Born in January 1933, Mel McCuddin and his family lived on the Little Spokane River before moving into town. He attended North Central High School, where he considered becoming an artist, but admits his early notions of the artistic life were not necessarily grounded in reality.
"I took a few art classes, but they were a disaster," he recalls. In fact, McCuddin rediscovered art almost by accident. Newly married to his wife Gloria -- they'll be celebrating their 50th anniversary in September -- he picked up the paintbrush with the original intention of finding something to do.
"I didn't have any hobbies. I just bought some oil paints and started with those. I didn't really know what I was doing. But it was fun. It still is fun."
He still has one of his first paintings, a small landscape lit with the chilly glow of sunset and inhabited by bright orange trees. It's a far cry from the kind of kinetic, dissociative work McCuddin would be doing in just a few years. What started out as a hobby caught fire as he discovered the Abstract Expressionists, who were redefining art during the 1950s. He counts Willem de Kooning and James Brooks among his major early influences, and his later, more figurative works often bring to mind the dark visions of British painter Francis Bacon.

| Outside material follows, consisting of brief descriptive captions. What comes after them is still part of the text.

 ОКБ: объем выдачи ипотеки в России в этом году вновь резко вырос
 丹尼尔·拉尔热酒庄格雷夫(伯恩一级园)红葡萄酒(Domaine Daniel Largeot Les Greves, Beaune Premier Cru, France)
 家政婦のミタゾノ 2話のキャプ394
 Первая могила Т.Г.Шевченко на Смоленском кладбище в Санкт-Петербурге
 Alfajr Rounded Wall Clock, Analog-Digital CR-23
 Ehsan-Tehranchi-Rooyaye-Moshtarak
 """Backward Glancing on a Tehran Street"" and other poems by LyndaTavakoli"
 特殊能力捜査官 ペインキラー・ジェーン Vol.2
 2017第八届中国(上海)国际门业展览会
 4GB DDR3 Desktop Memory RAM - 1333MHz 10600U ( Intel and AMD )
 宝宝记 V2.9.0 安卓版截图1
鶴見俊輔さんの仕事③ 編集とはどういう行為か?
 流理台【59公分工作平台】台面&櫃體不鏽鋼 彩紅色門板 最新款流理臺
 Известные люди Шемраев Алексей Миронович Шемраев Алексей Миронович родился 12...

McCuddin was becoming serious about his art, but he always kept one foot firmly planted in the world of practical concerns. He worked as a truck driver for the Early Dawn Dairy (later acquired by Darigold) for most of his working life and retired just 11 years ago. He says that the job was a good one for an artist in that he was able to support his family and come home every night, but it was also the kind of job you can put away at 5 pm and not think about until the next morning.
"I painted at night. I really had a lot more energy in those days," he laughs. "I had a studio downtown, and I'd go down there and paint till 10 or 11, sometimes midnight. Or sometimes I'd get up at 2:30 or 3 to go paint. I didn't do it every night, but I did that a lot."

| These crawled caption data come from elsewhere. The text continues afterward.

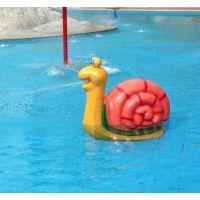 广州润乐乐园设备提供戏水小品——蜗牛喷水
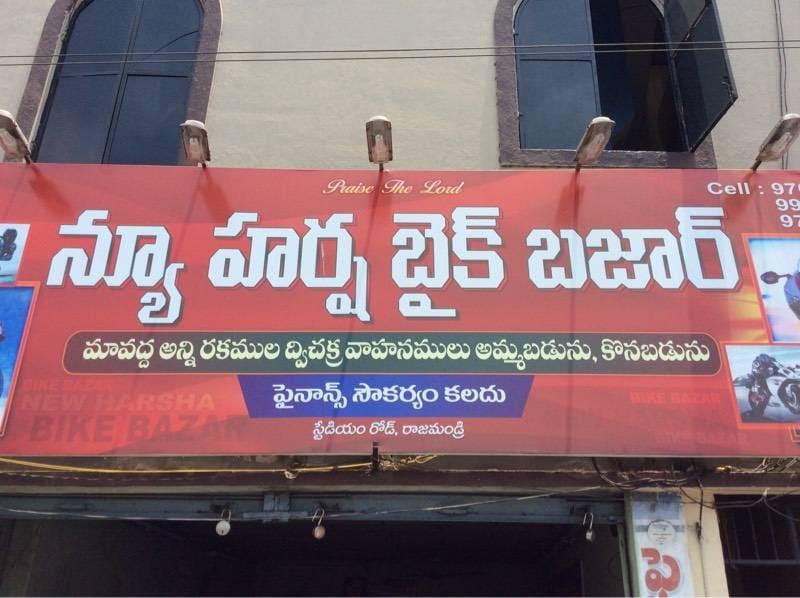 Chaitanya Auto Consultancy Thadi Thota Second Hand Motorcycle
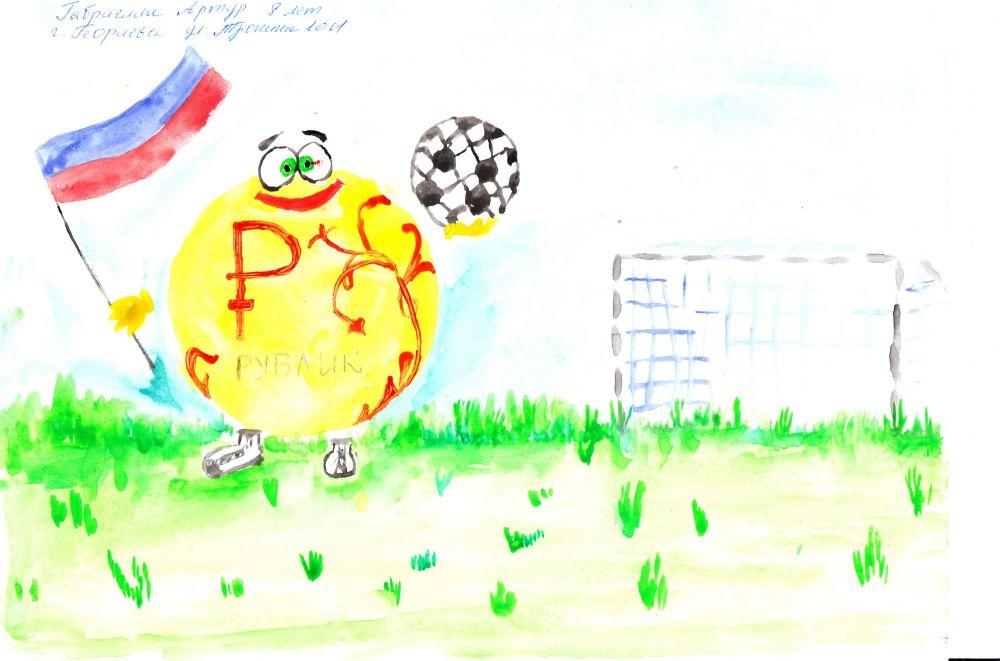 Габриелян Артур, 8 лет, Георгиевск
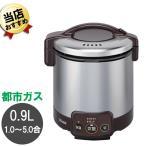 ガス炊飯器 リンナイ RR-050VM(DB) 都市ガス用 こがまる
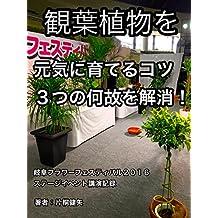kanyousyokubutuwogenkinisodaterukotu 3tsunonazewokaisyou (Japanese Edition)
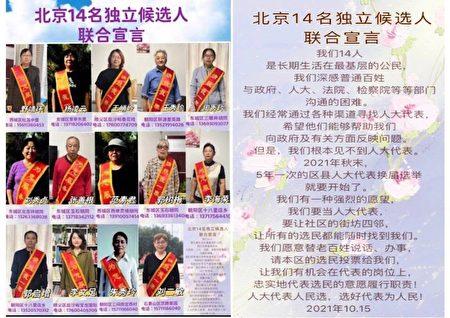 選舉在即 北京10名獨立候選人被軟禁或旅遊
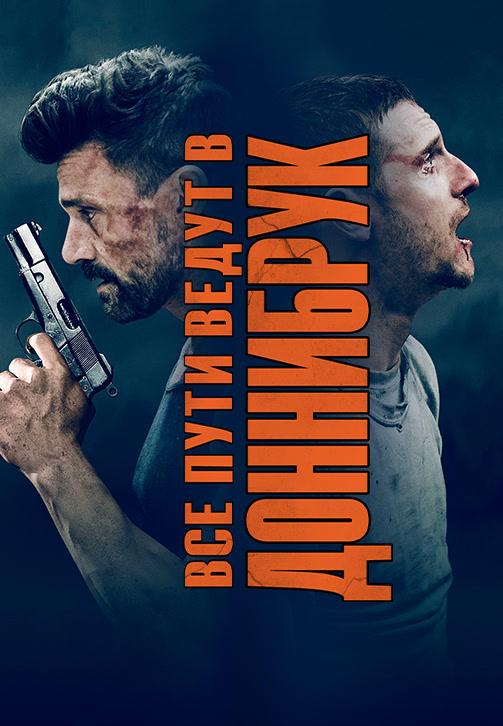 Постер к фильму Все пути ведут в Доннибрук 2018
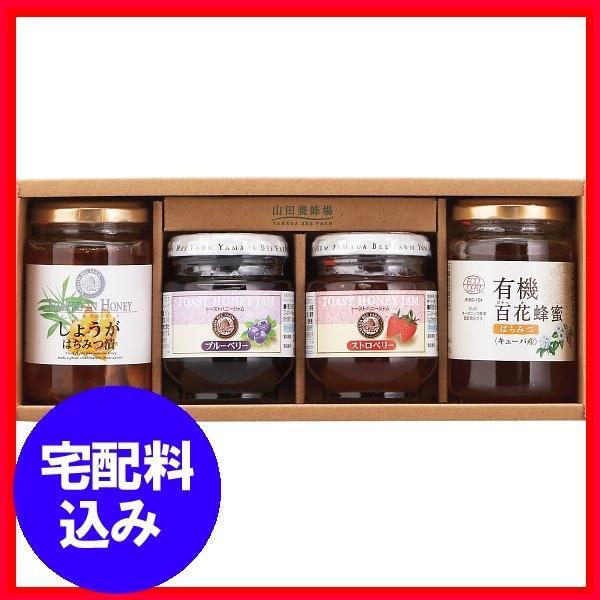 お中元 ギフト  山田養蜂場 朝食堪能ギフトセット通販 1063-061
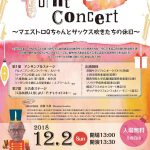 【演奏会のご案内】That's Saxophone Philharmony Joint Concert 2018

His studio was in the now-demolished Kuhn Building on Riverside, and McCuddin remembers it as an early artist's colony. He had several other studios downtown before moving into his current work space, behind his home in the Spokane Valley, where he painted even with two young boys, and later a daughter, at his feet.
Like many artists, he has also discovered the enormous value of having a life. In addition to his marriage and family life, McCuddin is an avid hunter and fisherman. In fact, his hunting buddies are more often than not other well-known local artists like Harold Balazs, Ken Spiering, Steve Adams and Tom Askman.
"It's funny. Most of us make art, but we seldom talk about art," says Balazs. "But I think going up to Alaska to hunt, or going on our fishing trips is important. It's important to have that balance between your work and your life. It's something to draw upon."
Not surprisingly, McCuddin was just as resourceful with his materials and career as he was with his time. He took some courses at Eastern Washington University, Fort Wright College and the Spokane Arts Center, but just like every other artist he had to pay his dues.
"My first show was in the restaurant at the Bon Marche," he laughs. "My next one was at a tavern -- in fact it was that Red Lion Tavern on Division. I had some work up there for awhile, but I was spending too much time down there."
In addition to finding unconventional "gallery" spaces for his work, his materials were more often than not executed with whatever was at hand.
"In the old days, I used scrap lumber and house paint. I started out using regular oil paints, but I didn't have a lot of money. I had a friend who worked for a paint company, and every time they had a bunch of paint to throw away, they'd give it to me," he says. Even now, he likes incorporating stuff from around his studio -- rags, chunks of old paint, careless brush swipes that suddenly look like things -- into his works.
"I just made a resolution not to paint on cardboard or newspaper anymore. It just doesn't hold up. I have all this stuff lying around that I clean my brushes on. That's how a lot of these little paintings came about."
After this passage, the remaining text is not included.